Успевают ли Коля Боков и Гаврилов записывать эти бредни? Романовский, расхаживая по сцене, все говорил и говорил. То и дело отирал он свою бритую голову огромным клетчатым платком. Он даже помахивал им на свое раскрасневшееся лицо, и тогда доносился от него, как из парикмахерской, запах одеколона.
Иногда он в свою речь ловко вставлял революционные слова.
— Пролетарий голодает. Рабочему классу нечем питаться, люди мрут! А в деревне есть пшено, овес, просо, гречка, куры.

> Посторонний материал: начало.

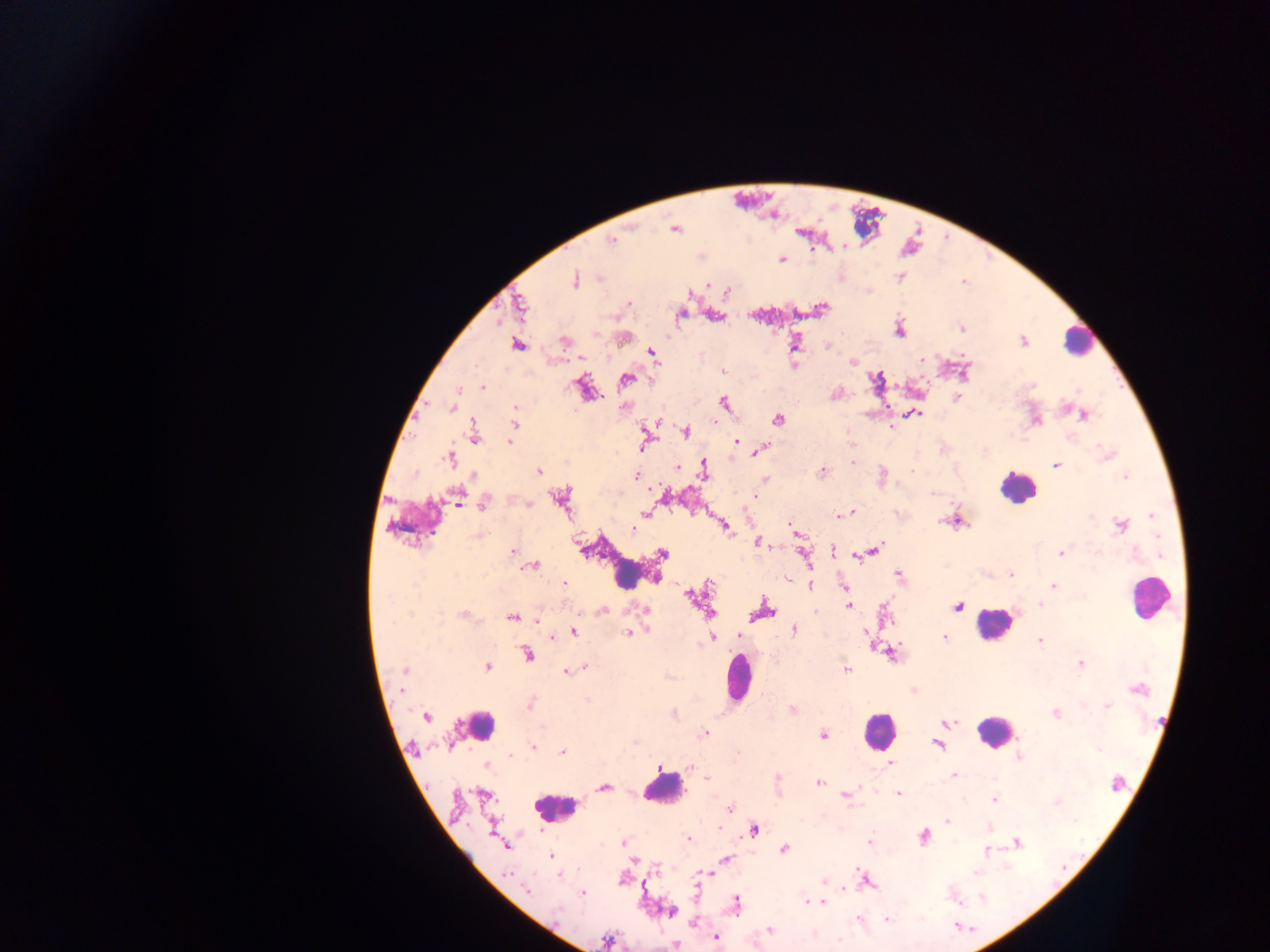
malaria_parasite_locations: 'approximate centers as (x, y) in pixels: (675, 229), (611, 240), (781, 259), (899, 277), (601, 278), (574, 280), (629, 303), (520, 304), (822, 309), (680, 315), (962, 328), (900, 331), (564, 341), (1023, 341), (518, 345), (652, 353), (923, 359), (853, 362), (794, 365), (723, 372), (878, 378), (626, 379), (483, 387), (957, 397), (724, 403), (626, 406), (516, 407), (451, 408), (914, 413), (1084, 416), (777, 420), (1036, 420), (514, 423), (657, 423), (686, 432), (474, 434), (644, 441), (511, 442), (736, 442), (760, 451), (1108, 454), (449, 458), (852, 462), (1056, 465), (677, 467), (538, 470), (704, 470), (823, 471), (883, 471), (474, 476), (636, 476), (1126, 476), (765, 480), (932, 493), (457, 497), (756, 497), (561, 498), (484, 504), (526, 504), (849, 513), (646, 514), (840, 515), (1152, 516), (953, 521), (790, 525), (1121, 525), (724, 526), (633, 530), (759, 542), (834, 550), (874, 550), (513, 551), (866, 552), (1061, 553), (662, 554), (805, 557), (534, 565), (1011, 574), (898, 575), (656, 577), (563, 585), (810, 585), (1054, 585), (844, 588), (692, 596), (1040, 604), (848, 606), (958, 606), (646, 610), (602, 611), (765, 611), (709, 612), (463, 614), (511, 618), (794, 630), (573, 632), (628, 633), (865, 633), (738, 636), (945, 637), (713, 638), (1040, 640), (527, 654), (1081, 663), (487, 666), (583, 667), (847, 669), (405, 671), (567, 672), (1139, 688), (402, 690), (588, 700), (530, 704), (1108, 706), (792, 709), (1055, 714), (427, 716), (949, 722), (704, 733), (824, 735), (938, 745), (532, 747), (1098, 750), (563, 751), (511, 756), (1019, 756), (891, 763), (487, 766), (660, 768), (954, 775), (707, 778), (778, 780), (819, 783), (1116, 783), (604, 787), (846, 794), (898, 794), (995, 799), (1058, 801), (729, 808), (947, 820), (989, 827), (754, 830), (924, 837), (689, 839), (623, 842), (870, 842), (1018, 843), (505, 846), (784, 849), (987, 851), (550, 856), (725, 860), (977, 872), (560, 874), (708, 874), (507, 875), (824, 881), (868, 883), (526, 892), (583, 894), (982, 897), (809, 902), (818, 903), (736, 904), (557, 911), (671, 912), (858, 919), (887, 920), (770, 930), (716, 938), (607, 940), (676, 945)'
capture: mobile-phone photograph through a microscope
country: Ghana
image_size: 1270×952 pixels
preparation: thick blood film
leukocyte_locations: 'approximate centers as (x, y) in pixels: (1077, 340), (1018, 487), (627, 569), (1147, 598), (992, 624), (739, 678), (479, 725), (877, 731), (994, 731), (663, 790), (555, 808)'
field_of_view: single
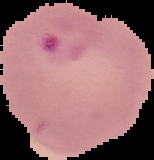
Malaria status: parasitized. Image is 154×160 pixels. From a thin blood film. Cell region segmented out of the field of view; the surrounding area is masked to black.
Assess this cell for malaria.
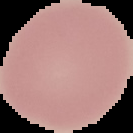
It is uninfected.

image size = 133×133 pixels
preparation = thin blood film
image type = segmented cell region with the area outside set to black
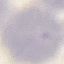

Summary:
  - Malaria status: uninfected
  - Stain: Giemsa
  - Preparation: thin blood smear
  - Image type: automatically extracted cell patch, resized to 64 × 64 pixels
  - Capture: smartphone camera at the microscope eyepiece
Identify the blood parasite species.
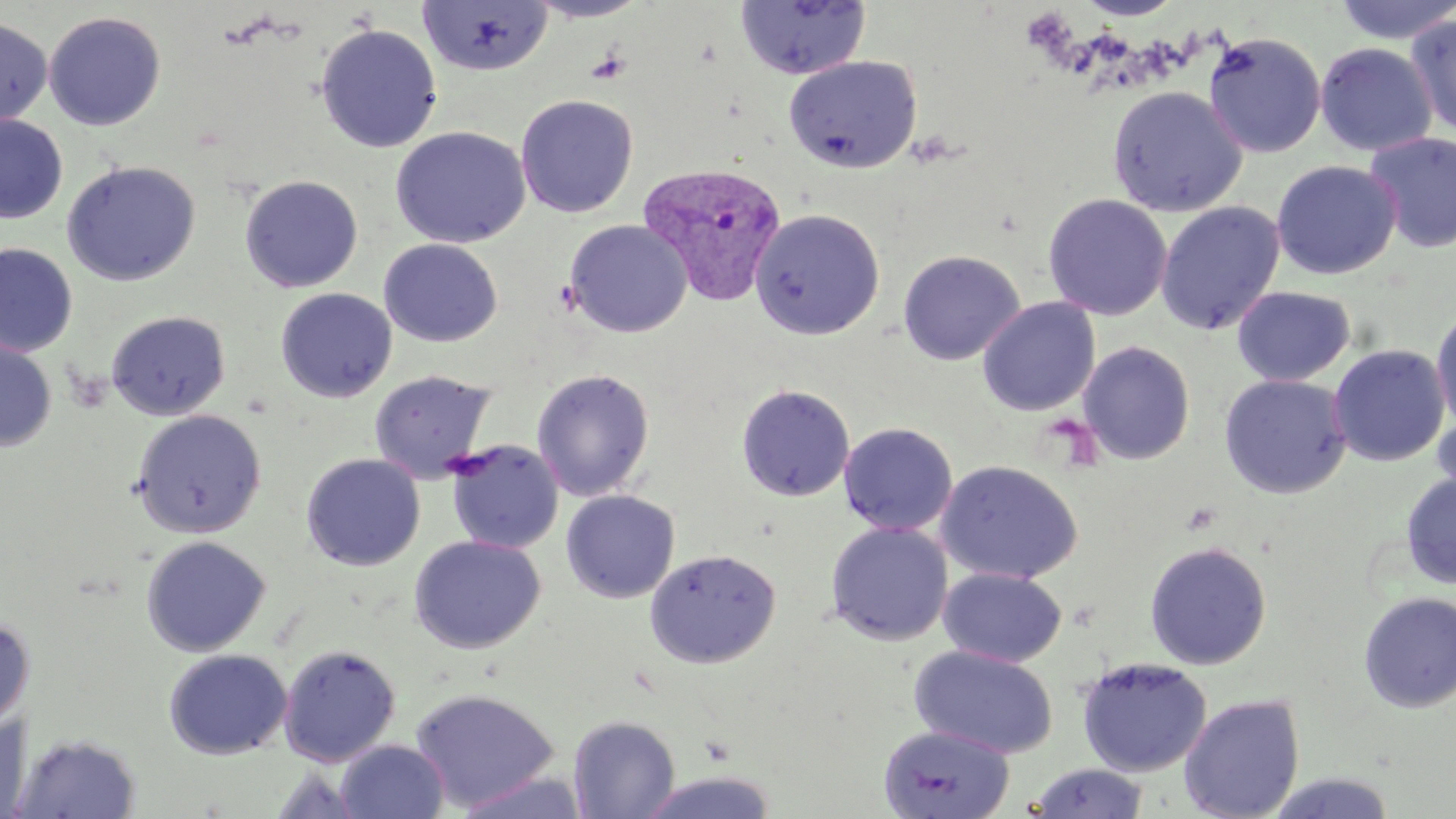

Пусть деревня питается овсом! Революция требует жертв. Она ни с чем не считается. Буржуазия грозит задушить нашу революцию голодом. Не бывать этому! Мы, партия пролетариев, не пойдем на это. Мы не согласны на это. Чушь!..
Все до зерна сыпать на возы — и на станцию. Все на фронт и для фронта! Я, Романовский, отвечаю за каждый пуд хлеба, скрытого от Советской власти. В деревне есть коровы, они доят молоком. Я правильно говорю! Кто может возразить? Никто не может возразить. Никаких возражений я не принимаю. Чушь!..
Народ, который сначала волновался, потом возмущался, сейчас как-то держит себя странно. Уже нет ни возгласов, ни выкриков. Многие шепчутся между собою и поглядывают на Романовского с добродушной улыбкой. Кажется, скажи он хоть еще одно слово, и они взорвутся дружным хохотом. Я прошел за кулисы. Иван Павлович стоял там с Брындиным и еще с кем-то.
— Иди сюда, Петр, — позвал меня предчека.
Только направился было к ним, как сзади услышал:
— Это именно чушь!
Обернувшись, увидел: Коля Боков бросил карандаш.
— Не могу записывать! Граждане, увольте! — И Коля поднялся, скорчив рожу Романовскому.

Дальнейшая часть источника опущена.